On the flip side — before it burns us out, endless content has made us wanting more, more, more. We were used to having our options limited for us, now we’re learning to do it ourselves. But we aren’t always successful. So what is the ‘more’ we’re actually after? Being trapped in a vicious cycle of endless content is what we’re given — but is that what we want? Our thirst for the new is causing us to turn to travel more adventurously. We’re trying to disconnect and reboot — craving authenticity while finding our own adventures. We need to get away from the endless scrolling of our social media feeds. Which we look at — Every. Single.

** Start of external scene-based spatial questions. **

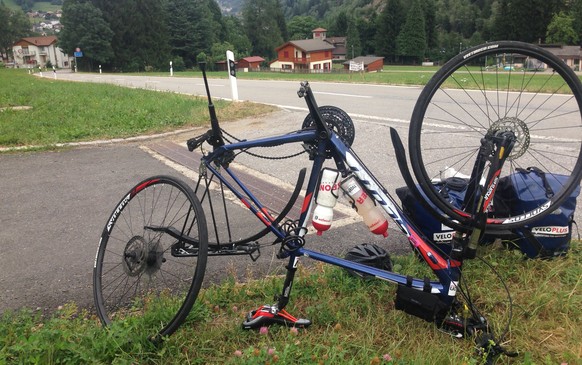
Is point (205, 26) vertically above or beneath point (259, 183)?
above

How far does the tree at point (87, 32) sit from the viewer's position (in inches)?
2879

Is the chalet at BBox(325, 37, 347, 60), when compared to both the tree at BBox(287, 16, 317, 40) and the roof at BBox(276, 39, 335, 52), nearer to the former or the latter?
the roof at BBox(276, 39, 335, 52)

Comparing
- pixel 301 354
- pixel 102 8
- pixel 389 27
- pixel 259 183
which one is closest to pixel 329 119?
pixel 301 354

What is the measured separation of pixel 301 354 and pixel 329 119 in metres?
1.25

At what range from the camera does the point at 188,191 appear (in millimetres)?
2578

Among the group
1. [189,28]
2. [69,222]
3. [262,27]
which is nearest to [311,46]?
[189,28]

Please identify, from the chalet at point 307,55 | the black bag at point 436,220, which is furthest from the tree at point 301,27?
the black bag at point 436,220

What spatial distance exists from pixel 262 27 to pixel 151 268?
11667 centimetres

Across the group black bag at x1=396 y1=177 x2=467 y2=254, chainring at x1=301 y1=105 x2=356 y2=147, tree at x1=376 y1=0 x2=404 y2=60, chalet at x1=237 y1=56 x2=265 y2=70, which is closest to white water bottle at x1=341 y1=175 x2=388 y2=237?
chainring at x1=301 y1=105 x2=356 y2=147

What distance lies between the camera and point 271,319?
2555mm

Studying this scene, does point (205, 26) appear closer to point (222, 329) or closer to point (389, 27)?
point (389, 27)

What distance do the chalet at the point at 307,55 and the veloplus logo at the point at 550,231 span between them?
8423cm

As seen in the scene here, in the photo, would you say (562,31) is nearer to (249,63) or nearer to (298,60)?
(298,60)

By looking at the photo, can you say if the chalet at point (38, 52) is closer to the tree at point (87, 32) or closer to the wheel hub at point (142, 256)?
the tree at point (87, 32)
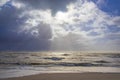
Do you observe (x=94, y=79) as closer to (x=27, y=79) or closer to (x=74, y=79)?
(x=74, y=79)

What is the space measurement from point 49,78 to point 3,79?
10.4ft

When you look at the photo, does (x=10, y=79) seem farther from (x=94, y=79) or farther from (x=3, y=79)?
(x=94, y=79)

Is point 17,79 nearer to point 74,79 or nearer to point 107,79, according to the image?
point 74,79

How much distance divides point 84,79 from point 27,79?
3.89 meters

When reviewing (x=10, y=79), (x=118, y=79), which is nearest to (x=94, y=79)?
(x=118, y=79)

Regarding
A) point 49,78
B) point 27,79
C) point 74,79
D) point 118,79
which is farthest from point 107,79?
point 27,79

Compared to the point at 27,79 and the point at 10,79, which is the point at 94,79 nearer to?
the point at 27,79

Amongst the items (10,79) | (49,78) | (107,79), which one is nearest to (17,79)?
(10,79)

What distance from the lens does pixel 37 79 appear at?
14766 millimetres

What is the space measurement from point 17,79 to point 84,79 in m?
4.54

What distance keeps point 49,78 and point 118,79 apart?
477 centimetres

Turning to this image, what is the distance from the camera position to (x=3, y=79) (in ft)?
48.5

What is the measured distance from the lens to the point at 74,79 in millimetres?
14477

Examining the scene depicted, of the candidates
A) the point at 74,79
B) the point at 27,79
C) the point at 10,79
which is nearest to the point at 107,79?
the point at 74,79
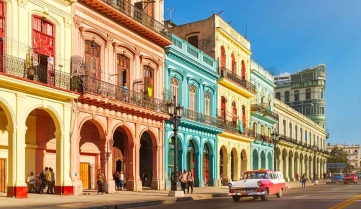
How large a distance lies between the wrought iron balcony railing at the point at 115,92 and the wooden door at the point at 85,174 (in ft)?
12.9

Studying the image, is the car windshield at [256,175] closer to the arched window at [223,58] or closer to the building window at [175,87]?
the building window at [175,87]

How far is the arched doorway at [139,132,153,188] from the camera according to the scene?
33000mm

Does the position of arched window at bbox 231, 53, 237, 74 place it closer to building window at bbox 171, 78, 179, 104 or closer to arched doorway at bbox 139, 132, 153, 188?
building window at bbox 171, 78, 179, 104

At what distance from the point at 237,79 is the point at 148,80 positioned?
14637 mm

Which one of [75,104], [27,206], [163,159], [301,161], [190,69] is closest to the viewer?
[27,206]

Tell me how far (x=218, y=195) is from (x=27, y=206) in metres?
13.9

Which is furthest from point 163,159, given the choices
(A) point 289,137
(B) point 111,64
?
(A) point 289,137

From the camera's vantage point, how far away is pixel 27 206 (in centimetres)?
1658

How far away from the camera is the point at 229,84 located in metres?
42.2

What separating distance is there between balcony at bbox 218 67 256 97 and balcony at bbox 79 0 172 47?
9.49m

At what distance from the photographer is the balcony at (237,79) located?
40.8 m

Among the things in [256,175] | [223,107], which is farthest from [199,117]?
[256,175]

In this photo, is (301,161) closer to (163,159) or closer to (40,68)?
(163,159)

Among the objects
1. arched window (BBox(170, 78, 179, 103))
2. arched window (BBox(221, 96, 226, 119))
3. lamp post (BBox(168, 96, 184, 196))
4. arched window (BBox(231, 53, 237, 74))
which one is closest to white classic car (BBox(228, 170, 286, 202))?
lamp post (BBox(168, 96, 184, 196))
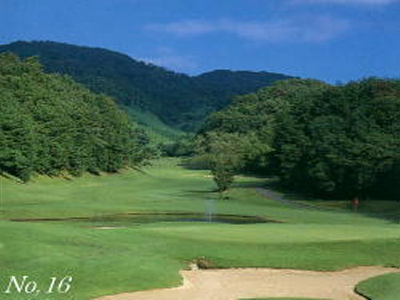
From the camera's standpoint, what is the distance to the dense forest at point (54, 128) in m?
96.4

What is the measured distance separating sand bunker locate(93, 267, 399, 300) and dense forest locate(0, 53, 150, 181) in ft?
233

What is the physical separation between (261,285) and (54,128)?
91537mm

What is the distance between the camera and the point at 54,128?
112 m

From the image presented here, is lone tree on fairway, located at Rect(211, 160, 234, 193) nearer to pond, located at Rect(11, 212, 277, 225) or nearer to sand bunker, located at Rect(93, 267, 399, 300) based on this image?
pond, located at Rect(11, 212, 277, 225)

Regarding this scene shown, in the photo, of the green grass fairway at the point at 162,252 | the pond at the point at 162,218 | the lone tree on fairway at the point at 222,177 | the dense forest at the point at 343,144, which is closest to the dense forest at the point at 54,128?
the lone tree on fairway at the point at 222,177

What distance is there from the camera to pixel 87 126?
126625 millimetres

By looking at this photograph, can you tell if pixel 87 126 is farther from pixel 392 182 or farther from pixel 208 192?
pixel 392 182

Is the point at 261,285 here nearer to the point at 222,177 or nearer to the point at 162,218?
the point at 162,218

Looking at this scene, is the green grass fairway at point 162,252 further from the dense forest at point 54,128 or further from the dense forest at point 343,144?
the dense forest at point 54,128

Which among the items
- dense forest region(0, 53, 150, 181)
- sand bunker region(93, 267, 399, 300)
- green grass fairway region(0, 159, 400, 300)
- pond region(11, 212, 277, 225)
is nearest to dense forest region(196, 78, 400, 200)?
pond region(11, 212, 277, 225)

Day.

#5—Pocket-sized solutions.

We’re used to saying ‘there’s an app for that’. Whenever we face a problem, we whip out our phone to find a solution. Whether it’s bus tickets in Edinburgh or street art in Brooklyn. There’s usually an app to download so we can avoid traipsing around. No more wasting time to find a ticket machine or local guide to help us out. The digital world moves so quickly, we find ourselves needing to do the same.

#6 — Influencers everywhere.

Where you find a big public space like the internet, you’ll also find people with big opinions. Influencers have been around for a while now, but we’re still having trouble working out what’s real from their self-filtered lives. We all want to #liveourbestlife. But it’s also nice to be reminded of the realities of travel. Not everyone gets free hotel stays and sponsored trips. Sometimes we have to catch ourselves, that we too aren’t falling into the lure of the influencer lifestyle. But how do we strike that balance between inspiration, information and relatability?

#7 — Don’t own, borrow.

With technology allowing us to rent a place through Airbnb or a car through Uber, we find less need to own big ticket items. This sharing economy takes away the burden of ownership, allowing us to spend our hard earned cash on travel instead. No wonder we look for experiences over material things. We’ve become accustomed to the freedom from material things this technology-enabled sharing economy offers us.

#8 — Travel as a lifestyle.

Solo travel. Bleisure. Career break. Babymoon. Digital nomad. The list is endless, we just love any excuse to travel. No longer do we see travel as a rare occurrence — a trip to be planned and saved up for over months or years. No longer do we see ourselves purely as tourists. Travel is now an interwoven part of our millennial life. Our above ‘always-on’ relationship with technology has made it so. To the point that if one of our friends doesn’t have travel plans, we start to wonder what’s wrong with them.

Us millennials are often misunderstood by other generations. We say one thing in a survey but do another. Our behaviours are all over the place, supposedly. But in the end, it’s pretty simple. We’re still human beings grappling with rapid technological change.

Travel as an escape is still valid. As are all the other ways travel improves us as human beings — feeding our innate curiosity, helping us connect with others, coming back to our loved ones with tales to tell. It’s just hard to reach us in the messy digital world — and we even find it hard sometimes to navigate.

The millennial approach to travel is likely us just dealing with digital disruption. We’re the first generation who started to travel with technology. But in the fast moving digital world, everything happens in extremes. Unfathomable amounts of content, booking options, accomodation options, and hyper connectivity are all issues we face. So it’s worth putting serious thought into how we can cut through the noise and make modern travel better — for the digital generation.